Thursday, September 19, 2024

AdWords Leak Raises Ranking Questions

A French blog presented a glimpse of Google’s search rankings hitherto unseen by anybody outside the AdWords sales department. The big discovery: dollar amounts ascribed organic rankings, among other bits of information.

Zorgloob.com posted a screenshot acquired from an AdWords salesperson (whose job is likely on the line should Google discover the trail back) showing various dollar amounts posted beneath each organic result for “parachutisme” (parachuting), labeled “GG Score,” the exact meaning of which is unknown.

The rest of the line tells whether the site owner is advertising, what “vertical” category they’re in, and (most likely) how many pageviews they get.

Don’t analyze the order too much. A post by the person who made the watermarked screenshot over at Google Blogoscoped reveals that the information lines have been rearranged to protect the privacy of the websites involved.
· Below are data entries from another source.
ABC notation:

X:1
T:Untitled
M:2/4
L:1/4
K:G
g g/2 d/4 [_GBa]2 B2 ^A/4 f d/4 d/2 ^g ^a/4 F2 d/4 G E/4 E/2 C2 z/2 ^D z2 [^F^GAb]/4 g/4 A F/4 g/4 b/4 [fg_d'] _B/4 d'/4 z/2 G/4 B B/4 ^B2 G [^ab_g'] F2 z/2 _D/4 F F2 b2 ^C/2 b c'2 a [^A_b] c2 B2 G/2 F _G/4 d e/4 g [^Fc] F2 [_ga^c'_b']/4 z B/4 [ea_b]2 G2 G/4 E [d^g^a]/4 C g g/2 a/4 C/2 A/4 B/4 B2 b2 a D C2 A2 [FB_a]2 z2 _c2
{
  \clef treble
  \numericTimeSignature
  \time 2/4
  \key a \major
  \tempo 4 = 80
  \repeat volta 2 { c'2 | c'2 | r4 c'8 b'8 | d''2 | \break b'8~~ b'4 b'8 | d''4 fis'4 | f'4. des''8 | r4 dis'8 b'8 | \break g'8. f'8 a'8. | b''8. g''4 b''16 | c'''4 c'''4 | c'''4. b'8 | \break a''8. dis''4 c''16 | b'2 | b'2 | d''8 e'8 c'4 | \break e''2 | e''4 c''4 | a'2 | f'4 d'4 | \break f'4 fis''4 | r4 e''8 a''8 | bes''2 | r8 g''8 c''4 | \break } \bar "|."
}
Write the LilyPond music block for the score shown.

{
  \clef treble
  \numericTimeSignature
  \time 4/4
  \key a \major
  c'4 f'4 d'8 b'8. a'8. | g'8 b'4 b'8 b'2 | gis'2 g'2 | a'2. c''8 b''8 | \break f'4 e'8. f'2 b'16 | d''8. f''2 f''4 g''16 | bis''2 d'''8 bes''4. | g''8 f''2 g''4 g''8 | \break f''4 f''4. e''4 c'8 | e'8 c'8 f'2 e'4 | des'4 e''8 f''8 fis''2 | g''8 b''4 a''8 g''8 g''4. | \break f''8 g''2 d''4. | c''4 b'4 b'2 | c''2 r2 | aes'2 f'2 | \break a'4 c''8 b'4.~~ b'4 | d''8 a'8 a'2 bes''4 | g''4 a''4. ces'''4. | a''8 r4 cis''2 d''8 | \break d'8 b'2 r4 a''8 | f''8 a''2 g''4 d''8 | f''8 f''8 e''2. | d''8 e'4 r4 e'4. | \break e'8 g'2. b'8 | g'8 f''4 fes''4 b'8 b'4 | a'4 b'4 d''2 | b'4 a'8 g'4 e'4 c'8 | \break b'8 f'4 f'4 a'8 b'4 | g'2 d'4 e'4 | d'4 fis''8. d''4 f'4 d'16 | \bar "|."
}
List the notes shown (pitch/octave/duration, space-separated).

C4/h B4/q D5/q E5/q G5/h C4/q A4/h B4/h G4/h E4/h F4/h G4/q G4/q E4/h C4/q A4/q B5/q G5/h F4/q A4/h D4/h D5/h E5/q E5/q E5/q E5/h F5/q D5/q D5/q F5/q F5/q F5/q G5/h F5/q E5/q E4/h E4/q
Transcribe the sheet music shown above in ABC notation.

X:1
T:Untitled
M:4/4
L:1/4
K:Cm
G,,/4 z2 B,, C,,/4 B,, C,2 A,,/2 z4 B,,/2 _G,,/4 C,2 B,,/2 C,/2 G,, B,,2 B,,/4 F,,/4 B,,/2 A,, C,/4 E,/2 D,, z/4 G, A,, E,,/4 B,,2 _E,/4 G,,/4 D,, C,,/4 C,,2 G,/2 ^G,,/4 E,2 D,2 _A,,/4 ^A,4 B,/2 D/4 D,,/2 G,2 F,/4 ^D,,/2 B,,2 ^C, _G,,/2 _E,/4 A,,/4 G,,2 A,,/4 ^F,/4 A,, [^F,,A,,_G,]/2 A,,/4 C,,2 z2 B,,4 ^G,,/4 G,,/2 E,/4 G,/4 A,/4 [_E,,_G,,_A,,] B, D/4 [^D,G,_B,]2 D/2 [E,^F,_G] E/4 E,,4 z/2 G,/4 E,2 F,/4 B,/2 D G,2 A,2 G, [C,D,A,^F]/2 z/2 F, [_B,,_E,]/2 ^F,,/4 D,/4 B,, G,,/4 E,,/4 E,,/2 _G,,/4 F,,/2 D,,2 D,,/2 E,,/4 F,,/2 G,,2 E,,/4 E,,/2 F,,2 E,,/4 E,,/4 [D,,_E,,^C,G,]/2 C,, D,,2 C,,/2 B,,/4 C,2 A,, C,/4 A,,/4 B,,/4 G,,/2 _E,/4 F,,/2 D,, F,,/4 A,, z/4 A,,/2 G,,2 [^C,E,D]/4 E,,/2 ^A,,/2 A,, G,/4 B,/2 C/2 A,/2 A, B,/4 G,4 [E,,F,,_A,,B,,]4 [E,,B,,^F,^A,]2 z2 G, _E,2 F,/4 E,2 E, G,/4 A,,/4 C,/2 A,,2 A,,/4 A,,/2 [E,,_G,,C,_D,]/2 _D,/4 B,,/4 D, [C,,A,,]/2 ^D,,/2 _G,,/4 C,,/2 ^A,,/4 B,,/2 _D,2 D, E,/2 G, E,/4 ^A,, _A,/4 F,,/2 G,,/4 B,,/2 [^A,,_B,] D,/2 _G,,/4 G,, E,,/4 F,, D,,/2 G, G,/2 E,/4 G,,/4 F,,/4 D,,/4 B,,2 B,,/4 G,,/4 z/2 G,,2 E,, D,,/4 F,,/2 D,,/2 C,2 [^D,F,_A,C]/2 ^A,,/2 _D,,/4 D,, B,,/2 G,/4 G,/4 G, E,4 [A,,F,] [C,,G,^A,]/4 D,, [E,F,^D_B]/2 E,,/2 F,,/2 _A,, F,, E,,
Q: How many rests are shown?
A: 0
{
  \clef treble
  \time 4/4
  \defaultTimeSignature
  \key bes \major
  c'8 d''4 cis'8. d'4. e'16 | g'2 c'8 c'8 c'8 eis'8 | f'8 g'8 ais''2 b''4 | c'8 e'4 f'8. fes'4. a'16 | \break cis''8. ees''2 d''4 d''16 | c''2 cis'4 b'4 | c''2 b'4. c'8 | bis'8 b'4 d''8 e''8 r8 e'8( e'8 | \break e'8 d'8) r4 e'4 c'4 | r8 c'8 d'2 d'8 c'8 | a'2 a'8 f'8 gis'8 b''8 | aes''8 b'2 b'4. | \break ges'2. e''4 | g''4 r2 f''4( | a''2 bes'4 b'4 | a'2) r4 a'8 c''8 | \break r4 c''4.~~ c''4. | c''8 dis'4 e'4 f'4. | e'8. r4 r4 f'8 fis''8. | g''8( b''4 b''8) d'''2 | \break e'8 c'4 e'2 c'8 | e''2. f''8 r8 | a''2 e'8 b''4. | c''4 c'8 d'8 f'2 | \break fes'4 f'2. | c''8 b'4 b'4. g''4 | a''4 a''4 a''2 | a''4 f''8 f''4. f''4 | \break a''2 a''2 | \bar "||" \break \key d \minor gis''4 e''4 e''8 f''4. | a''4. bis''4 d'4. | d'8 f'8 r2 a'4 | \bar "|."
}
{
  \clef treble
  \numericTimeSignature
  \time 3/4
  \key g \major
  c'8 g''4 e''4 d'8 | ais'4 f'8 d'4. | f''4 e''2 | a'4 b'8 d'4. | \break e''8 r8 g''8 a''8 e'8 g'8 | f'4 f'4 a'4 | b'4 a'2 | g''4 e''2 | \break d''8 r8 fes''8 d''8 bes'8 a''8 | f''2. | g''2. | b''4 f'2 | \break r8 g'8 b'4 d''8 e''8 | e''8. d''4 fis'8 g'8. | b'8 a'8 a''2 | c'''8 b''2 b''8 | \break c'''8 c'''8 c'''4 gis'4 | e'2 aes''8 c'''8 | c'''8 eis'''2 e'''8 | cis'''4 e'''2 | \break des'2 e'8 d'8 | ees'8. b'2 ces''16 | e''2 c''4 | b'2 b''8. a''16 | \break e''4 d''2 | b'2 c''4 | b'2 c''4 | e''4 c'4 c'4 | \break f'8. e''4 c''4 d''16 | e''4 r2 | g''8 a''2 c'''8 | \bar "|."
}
It also makes it look doctored while making it difficult to assess what the dollar amounts actually mean.

Concerns that the image was faked are put out of mind, however, by Matt Cutts, who confirmed it in a number of places as how the AdWords sales team sees the search results. He also (tried) to put to bed fears that the dollar amounts had anything to do with the organic rankings:

Our organic search results have always been completely independent from our paid advertisements. We consider the objectivity of our search results to be paramount to our success and would never compromise that in any way.

The screenshot shows a tool that is not used by the search quality team in any way. It is a tool used by members of our AdWords sales team to help prioritize new customer acquisition. We are strongly committed to maintaining the integrity of our organic search results.

The winning assumption then, is that the dollar amounts represent how much an advertiser would have spend for AdWords positioning, but it still relatively unclear. Valleywag posed a more sinister theory:

Small website owners have long groused that their Google rankings seem to change arbitrarily, and that buying AdWords seems to be the only way to get back in Google’s good graces. Until now, it’s been easy to dismiss their complaints as mere whining. But if Google is actively tracking the revenue potential of websites that appear in its search results, who’s to say it can’t quietly tweak those results to help its salespeople meet their quotas?

An interesting question, indeed. If you’re a small website owner reading this and you feel that you have to buy some AdWords to get ahead in the SERPs, let us know about that in the comments section, and/or contact me directly at jmiller at www.murdok.org. 

It also raises the question of what exactly “PV” means and what the AdWords sales department uses it for. It stands to reason it might represent the number of pageviews a site gets. If so, how is Google getting that type of information? Are they getting it through Google Analytics? Does that perhaps raise some privacy issues?